__Excerpt to read__:
The Josephine Caring Community in Stanwood. (Andy Bronson / The Herald)

The Josephine Caring Community in Stanwood. (Andy Bronson / The Herald)

COVID outbreak at Stanwood home reaches 170 cases, 15 deaths

It could be the largest long-term-care outbreak the state has seen during the pandemic.

STANWOOD — Possibly weeks away from the arrival of a vaccine, the COVID outbreak at Josephine Caring Community could be the largest the state has seen at a long-term care home since the pandemic began.

As of Wednesday, at least 170 people linked to the facility have tested positive for the virus since late October, and 15 have died, Snohomish Health District spokesperson Heather Thomas said.

Local health experts are blaming the surge in COVID activity.

New cases, hospitalizations and deaths from the virus are all rising in Snohomish County.

With increased transmission, it’s easier for an employee or visitor to unknowingly bring the virus to a facility, health officer Dr. Chris Spitters has said.

Countywide, there are about 500 cases across 44 long-term care homes. In early November, that number was a single digit.

__Provided data__:

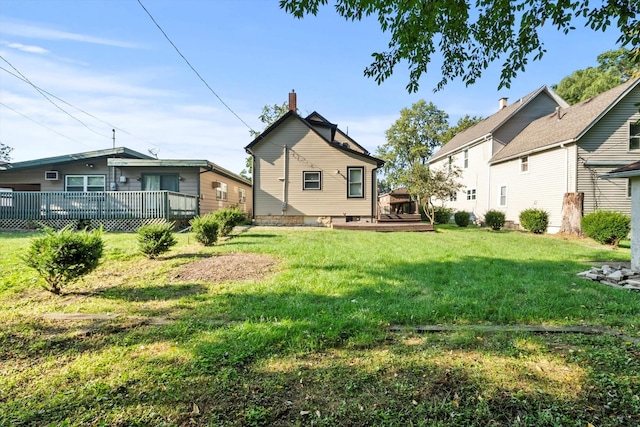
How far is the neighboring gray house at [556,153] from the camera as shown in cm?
1460

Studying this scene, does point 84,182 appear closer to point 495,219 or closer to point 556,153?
point 495,219

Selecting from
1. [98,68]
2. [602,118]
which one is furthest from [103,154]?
[602,118]

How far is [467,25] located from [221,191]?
1739 centimetres

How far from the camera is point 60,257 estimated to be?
175 inches

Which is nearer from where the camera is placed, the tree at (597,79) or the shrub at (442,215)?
the shrub at (442,215)

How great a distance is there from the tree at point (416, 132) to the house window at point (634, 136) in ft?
85.1

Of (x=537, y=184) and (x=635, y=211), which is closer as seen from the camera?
(x=635, y=211)

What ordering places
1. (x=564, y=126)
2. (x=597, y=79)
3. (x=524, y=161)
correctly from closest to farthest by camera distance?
(x=564, y=126) → (x=524, y=161) → (x=597, y=79)

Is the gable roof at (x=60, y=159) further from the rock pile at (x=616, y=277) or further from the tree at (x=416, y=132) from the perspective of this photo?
the tree at (x=416, y=132)

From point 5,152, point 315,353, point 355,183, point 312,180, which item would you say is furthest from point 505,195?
Answer: point 5,152

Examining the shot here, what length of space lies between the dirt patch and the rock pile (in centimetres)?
585

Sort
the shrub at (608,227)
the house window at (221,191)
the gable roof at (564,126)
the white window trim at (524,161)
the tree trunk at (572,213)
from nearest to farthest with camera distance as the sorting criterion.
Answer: the shrub at (608,227) < the tree trunk at (572,213) < the gable roof at (564,126) < the white window trim at (524,161) < the house window at (221,191)

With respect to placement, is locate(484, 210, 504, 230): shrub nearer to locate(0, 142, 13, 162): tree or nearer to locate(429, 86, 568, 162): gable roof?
locate(429, 86, 568, 162): gable roof

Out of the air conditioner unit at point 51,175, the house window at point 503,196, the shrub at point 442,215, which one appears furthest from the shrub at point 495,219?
the air conditioner unit at point 51,175
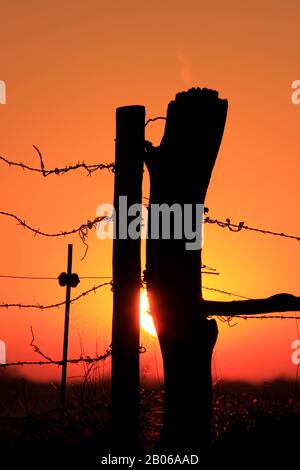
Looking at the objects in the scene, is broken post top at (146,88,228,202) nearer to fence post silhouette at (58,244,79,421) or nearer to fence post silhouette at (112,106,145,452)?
fence post silhouette at (112,106,145,452)

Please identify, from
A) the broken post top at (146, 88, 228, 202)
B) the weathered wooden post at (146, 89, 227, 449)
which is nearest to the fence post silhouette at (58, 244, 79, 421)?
the weathered wooden post at (146, 89, 227, 449)

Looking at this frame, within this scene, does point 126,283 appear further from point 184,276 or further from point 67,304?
point 67,304

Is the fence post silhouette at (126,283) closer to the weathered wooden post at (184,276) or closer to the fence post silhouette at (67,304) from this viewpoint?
the weathered wooden post at (184,276)

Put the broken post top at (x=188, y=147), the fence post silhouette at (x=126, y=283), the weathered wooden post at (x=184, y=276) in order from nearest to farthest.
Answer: the fence post silhouette at (x=126, y=283)
the weathered wooden post at (x=184, y=276)
the broken post top at (x=188, y=147)

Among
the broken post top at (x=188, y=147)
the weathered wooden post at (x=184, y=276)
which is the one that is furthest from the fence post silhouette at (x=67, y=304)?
the broken post top at (x=188, y=147)

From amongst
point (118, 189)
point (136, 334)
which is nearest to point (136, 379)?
point (136, 334)

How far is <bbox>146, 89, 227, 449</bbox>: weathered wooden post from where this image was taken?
7.12 m

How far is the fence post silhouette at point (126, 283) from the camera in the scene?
6.76m

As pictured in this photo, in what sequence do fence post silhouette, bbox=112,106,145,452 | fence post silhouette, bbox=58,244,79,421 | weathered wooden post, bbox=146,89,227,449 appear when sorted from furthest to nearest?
fence post silhouette, bbox=58,244,79,421 → weathered wooden post, bbox=146,89,227,449 → fence post silhouette, bbox=112,106,145,452

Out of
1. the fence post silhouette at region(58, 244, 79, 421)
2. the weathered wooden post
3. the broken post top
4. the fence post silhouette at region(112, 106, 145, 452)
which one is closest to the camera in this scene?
the fence post silhouette at region(112, 106, 145, 452)

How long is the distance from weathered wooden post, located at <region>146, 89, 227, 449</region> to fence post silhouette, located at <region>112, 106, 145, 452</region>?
34cm

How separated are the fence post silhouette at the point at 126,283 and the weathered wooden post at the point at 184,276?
13.4 inches

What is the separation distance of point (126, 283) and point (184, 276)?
0.57 metres

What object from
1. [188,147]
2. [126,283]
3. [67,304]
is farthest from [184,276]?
[67,304]
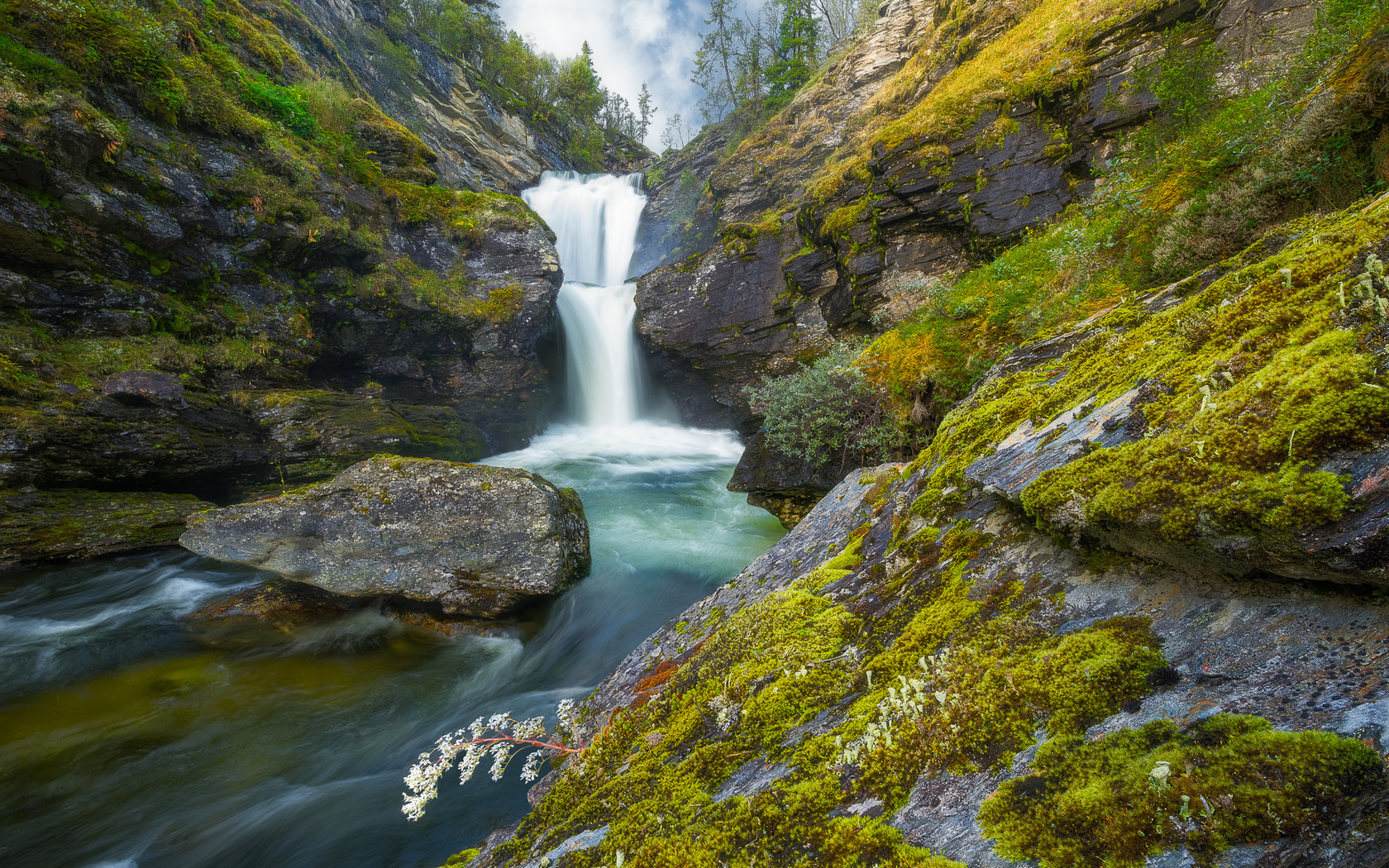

__Task list__:
1. List every person named in the article on the Stanwood COVID outbreak.
2. Reproduce a passage from the Stanwood outbreak article word for word. Begin at the words "It could be" and stop after "in Snohomish County.".
3. Carry on writing the article about the Stanwood COVID outbreak, starting after its last sentence.
The records have no connection to the article about the Stanwood COVID outbreak.

__Responses per task__:
1.
- Andy Bronson
- Heather Thomas
- Dr. Chris Spitters

2.
It could be the largest long-term-care outbreak the state has seen during the pandemic.

STANWOOD — Possibly weeks away from the arrival of a vaccine, the COVID outbreak at Josephine Caring Community could be the largest the state has seen at a long-term care home since the pandemic began.

As of Wednesday, at least 170 people linked to the facility have tested positive for the virus since late October, and 15 have died, Snohomish Health District spokesperson Heather Thomas said.

Local health experts are blaming the surge in COVID activity.

New cases, hospitalizations and deaths from the virus are all rising in Snohomish County.

3.
In response to the rise in cases, the health district is now recommending facilities revert to phase one of the long-term care “Safe Start” plan released by the state. It requires screening for all staff and visitors, limits visitations and ensures testing is readily available for residents.

The second-largest cluster of cases in the county is at Regency Care Monroe, where at least 99 people had tested positive since mid-October. Fifteen have died.

No other outbreak is larger than 50 cases, Spitters said earlier this week.

Meanwhile, long-term care staff and residents would be among the first groups to receive early doses of a COVID vaccine, which could land in the state within weeks.

Vaccinations require two doses, each separated by about three to four weeks.

At Josephine, the latest cluster of cases is the second outbreak the facility has encountered since the pandemic began.

In March, the campus went into lockdown after a handful of positive test results.

By mid-April, there were 33 cases linked to the facility, and at least six people had died.

With 170 infections, it’s unclear if any other long-term care home has experienced more cases in a single outbreak than Josephine. Local health departments handle most case investigations, and the state doesn’t always have up-to-date outbreak information, Department of Health spokesperson Kristen Maki said in an email.

In the spring, an outbreak at Life Care Center of Kirkland reached 156 cases among residents and staff, according to data from King County.

Nearly 50 people linked with the facility have died due to COVID since March.